Though overdressed, I savored the sultry heat and warm sunshine and strapped myself into the van that transported us to our hotel in the heart of Old San Juan. Our talkative and expressive driver gestured wildly as she darted in and out of traffic through the sometimes narrow streets; the Canadian next to me admitted her driving made him nervous.
I was still technically in the United States — Puerto Rico is a commonwealth — but couldn't have felt further away. As my husband and I later walked the cobblestone streets, vibrant and colorful architecture surrounded us and musicians sang a Spanish tune outside El Convento, a former convent turned high-end hotel. The smells and food — including monfongo, sweet plantain and paella — were exotic. Families gathered in the plazas to socialize as children splashed in the fountains. Cats roamed freely.
We approached the Castillo San Felipe del Morro, a fortress built by the Spaniards between 1539 and 1786. The enormous six-level fortress, built to protect the harbor entrance, rises 140 feet above the Atlantic Ocean and is open to tourists for exploration.
The sun was setting and high-flying kites were fading to silhouette along the stretch of land leading out of the fort and overlooking the sea.
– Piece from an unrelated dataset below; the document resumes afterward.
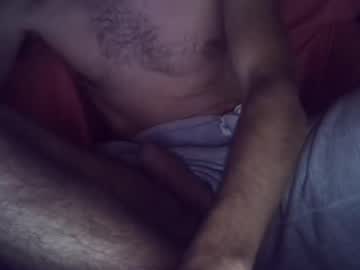 Monstercockboy1 Chaturbate stream image from May 29, 2026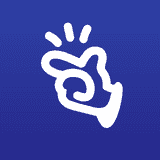 GOSQO AI Chat & Helpdesk logo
There was a light breeze and the sound of laughter from an outdoor wedding.
It was time for a mojito and an ice-cold bottle of Modelo Light. Our perfect vacation had begun.
Elizabeth Nida Obert is a senior staff photographer at the Post-Bulletin.
Getting there: Non-stop flight out of Minneapolis and into San Juan on Delta. Flight runs about 4-1/2 hours.
Where you stayed: Hotel Plaza De Armas, which was affordable and centrally located in Old San Juan. And the Andalucía Guest House, which is in Ocean Park and just blocks from the beach.
Where to eat: You will find authentic and tasty food, including mofongo, at Restaurante Raíces.
Your travel tip: Car rental is unnecessary in Old San Juan, an area small enough to travel by foot. If you plan to see other parts of the island, however, car rental is available at the Old San Juan Sheraton.
Side trips: Tropical rain forest El Yunque, which is within an hours drive of San Juan. I'd also recommend the Camuy Caves and Arecibo Observatory.